SOURCE TEXT Block Start
Joey,
I hope you had a good long weekend.
I spent the majority of mine in California (Southern and Northern). Now being from Texas, I never really understood that state, despite having spent 4 years there. The taxes, laws, culture– it's all too wacky, and not to mention insanely overpriced.
But last Friday, I found myself stuck in LA for a day, due to an administrative blunder on my part. So I decided to fill the time by visiting Warner Brothers Studio in Burbank.
Do you like movies?
I'm not a big fan. But I do appreciate any process that results in a creative product at the end of it, so in that regard the tour was somewhat informative.
I visited the "streets" where famous films like Spiderman (2002), and popular shows like Gilmore Girls, The Big Bang Theory, and biggest of all Friends were filmed. The HBOMax show The Pitt was actively filming in some studio while I was there.
SOURCE TEXT Block End
EXCERPTED DATA Block Start
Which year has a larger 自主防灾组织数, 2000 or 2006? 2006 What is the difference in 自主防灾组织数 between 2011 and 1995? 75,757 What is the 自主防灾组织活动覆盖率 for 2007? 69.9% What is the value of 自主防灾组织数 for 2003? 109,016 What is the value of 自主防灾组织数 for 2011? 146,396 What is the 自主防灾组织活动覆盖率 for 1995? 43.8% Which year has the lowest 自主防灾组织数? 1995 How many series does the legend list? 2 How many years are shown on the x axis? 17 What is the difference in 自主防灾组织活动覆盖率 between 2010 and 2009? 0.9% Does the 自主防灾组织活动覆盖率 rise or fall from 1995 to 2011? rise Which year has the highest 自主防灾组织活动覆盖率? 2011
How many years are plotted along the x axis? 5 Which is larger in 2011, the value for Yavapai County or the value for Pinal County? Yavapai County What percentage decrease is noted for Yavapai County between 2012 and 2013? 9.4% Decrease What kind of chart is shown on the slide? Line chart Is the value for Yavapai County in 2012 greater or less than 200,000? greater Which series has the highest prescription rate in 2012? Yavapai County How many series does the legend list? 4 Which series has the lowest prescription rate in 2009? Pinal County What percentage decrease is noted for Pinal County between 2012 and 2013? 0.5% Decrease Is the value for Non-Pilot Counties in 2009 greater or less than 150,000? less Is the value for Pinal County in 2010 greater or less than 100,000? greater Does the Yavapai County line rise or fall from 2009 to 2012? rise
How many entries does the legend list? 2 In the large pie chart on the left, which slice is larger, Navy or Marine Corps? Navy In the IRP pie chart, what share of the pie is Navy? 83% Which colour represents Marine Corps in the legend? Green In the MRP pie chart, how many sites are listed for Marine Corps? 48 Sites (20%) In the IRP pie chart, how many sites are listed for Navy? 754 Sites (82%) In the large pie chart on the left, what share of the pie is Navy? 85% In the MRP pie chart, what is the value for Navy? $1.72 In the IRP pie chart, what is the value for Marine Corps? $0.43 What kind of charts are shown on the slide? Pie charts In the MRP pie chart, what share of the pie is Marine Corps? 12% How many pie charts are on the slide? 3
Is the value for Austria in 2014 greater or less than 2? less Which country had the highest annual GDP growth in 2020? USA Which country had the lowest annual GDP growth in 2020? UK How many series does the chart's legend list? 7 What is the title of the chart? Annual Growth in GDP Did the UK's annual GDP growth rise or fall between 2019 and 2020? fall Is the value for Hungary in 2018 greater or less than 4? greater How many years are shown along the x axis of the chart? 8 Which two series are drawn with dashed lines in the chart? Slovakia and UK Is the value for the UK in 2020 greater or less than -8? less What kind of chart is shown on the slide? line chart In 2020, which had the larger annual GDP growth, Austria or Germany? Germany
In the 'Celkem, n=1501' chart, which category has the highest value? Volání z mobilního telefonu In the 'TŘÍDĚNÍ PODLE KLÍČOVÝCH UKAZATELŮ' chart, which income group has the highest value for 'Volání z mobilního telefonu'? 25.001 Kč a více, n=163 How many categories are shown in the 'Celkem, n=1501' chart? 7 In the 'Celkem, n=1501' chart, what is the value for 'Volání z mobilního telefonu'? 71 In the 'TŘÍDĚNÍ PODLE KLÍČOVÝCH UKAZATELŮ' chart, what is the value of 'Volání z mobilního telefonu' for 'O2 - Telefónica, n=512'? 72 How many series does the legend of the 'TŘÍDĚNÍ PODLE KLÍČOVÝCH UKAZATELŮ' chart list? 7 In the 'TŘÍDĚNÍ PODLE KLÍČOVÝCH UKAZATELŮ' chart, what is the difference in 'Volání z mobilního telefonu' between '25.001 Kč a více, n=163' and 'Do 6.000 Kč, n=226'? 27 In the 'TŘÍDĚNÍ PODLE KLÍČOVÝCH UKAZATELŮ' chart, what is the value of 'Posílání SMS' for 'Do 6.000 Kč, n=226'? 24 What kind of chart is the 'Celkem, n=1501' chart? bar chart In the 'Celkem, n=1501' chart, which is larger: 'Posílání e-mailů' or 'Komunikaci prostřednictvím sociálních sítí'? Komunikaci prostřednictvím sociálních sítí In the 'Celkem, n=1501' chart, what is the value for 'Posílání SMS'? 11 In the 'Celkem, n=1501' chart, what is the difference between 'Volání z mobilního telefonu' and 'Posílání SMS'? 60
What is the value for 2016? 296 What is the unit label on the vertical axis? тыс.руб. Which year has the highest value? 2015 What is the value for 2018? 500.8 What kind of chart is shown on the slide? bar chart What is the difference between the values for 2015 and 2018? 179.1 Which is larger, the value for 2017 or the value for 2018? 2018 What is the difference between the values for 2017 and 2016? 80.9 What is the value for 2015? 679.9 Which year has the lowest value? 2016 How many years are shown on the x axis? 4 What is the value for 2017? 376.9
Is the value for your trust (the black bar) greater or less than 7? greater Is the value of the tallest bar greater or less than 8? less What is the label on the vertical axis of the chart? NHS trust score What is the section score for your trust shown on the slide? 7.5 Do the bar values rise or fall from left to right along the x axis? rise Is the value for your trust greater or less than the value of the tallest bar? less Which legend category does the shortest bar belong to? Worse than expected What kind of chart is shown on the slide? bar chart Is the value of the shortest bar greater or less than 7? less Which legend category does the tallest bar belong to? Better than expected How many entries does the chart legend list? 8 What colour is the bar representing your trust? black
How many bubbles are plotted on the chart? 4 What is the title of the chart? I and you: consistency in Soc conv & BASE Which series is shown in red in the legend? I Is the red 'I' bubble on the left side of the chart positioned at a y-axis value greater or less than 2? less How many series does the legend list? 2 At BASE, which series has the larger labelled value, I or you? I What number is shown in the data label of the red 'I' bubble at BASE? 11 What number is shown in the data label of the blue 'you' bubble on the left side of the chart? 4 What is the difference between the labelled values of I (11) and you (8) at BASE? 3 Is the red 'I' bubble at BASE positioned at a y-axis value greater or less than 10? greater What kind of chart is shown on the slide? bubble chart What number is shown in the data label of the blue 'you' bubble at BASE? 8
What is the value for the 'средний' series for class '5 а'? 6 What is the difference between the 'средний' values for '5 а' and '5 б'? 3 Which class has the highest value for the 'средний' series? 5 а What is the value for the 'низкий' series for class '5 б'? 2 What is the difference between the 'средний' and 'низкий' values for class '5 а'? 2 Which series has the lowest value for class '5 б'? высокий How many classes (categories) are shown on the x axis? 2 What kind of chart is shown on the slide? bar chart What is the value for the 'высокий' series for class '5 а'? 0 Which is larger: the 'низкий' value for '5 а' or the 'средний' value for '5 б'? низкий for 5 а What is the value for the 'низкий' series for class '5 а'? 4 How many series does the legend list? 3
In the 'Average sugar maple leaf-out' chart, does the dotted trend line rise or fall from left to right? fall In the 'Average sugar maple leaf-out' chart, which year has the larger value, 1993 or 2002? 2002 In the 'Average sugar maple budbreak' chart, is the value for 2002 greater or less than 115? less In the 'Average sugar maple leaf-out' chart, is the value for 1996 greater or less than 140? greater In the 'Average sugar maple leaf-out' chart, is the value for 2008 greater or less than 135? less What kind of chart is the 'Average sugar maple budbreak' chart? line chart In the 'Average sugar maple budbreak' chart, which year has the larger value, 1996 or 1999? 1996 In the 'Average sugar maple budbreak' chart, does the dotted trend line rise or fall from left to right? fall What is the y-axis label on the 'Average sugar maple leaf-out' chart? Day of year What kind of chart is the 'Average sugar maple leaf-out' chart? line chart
EXCERPTED DATA Block End
■ **WORK INSTRUCTION 1**:
In one to three sentences, explain why the writer of the letter to Joey went to Warner Brothers Studio in Burbank, using the reason the letter gives.
■ **WORK INSTRUCTION 2**:
Pick up the letter to Joey after its last sentence and write what comes next.
The data has no connection to the letter to Joey.

■ **RESPONSE BOX 1**:
The writer was stuck in LA for a day because of a self-made administrative blunder. The Warner Brothers Studio visit in Burbank was a way to fill that time.

■ **RESPONSE BOX 2**:
But as I toured the empty sets and saw the facades, the technicians running around, our very Gen Z tour guide who was just happy to be doing something with her theater degree that was connected to showbusiness, I realized how unglamorous the act of making movies can be.
We see famous celebrities in movies and promoting movies. The benefits of being a movie star are obvious. So are the disadvantages. However, what they rarely talk about is the grind of 15 hour days in wardrobe repeating the same lines over and over. The probably occasionally exciting, but often dull work of "imagining" the scene or whole characters as you read lines in a green-screen room where all the CGI has yet to be added. The days, months, or even years, of not seeing the finished product after toiling for so long.
Being on the tour showed me how dull modern movie making can be. So boring in fact that I found the tour underwhelming. The most interesting part was the self-guided portion where we could see the production process from script to screen. Everything else was mostly nostalgia for a medium that mattered more in decades gone by.
Anyway, I did take plenty of pictures on the tour. Here's the actual costumes Michael B. Jordan donned as Smoke and Stack in Sinners.
Speaking of Sinners I recorded a piece about how the movie will be studied in the future. I lay out my thinking here.

If you want to see more let me know.
-Keith
P.S. I'll be out of the country from 21 - 31 Jan. See you next month!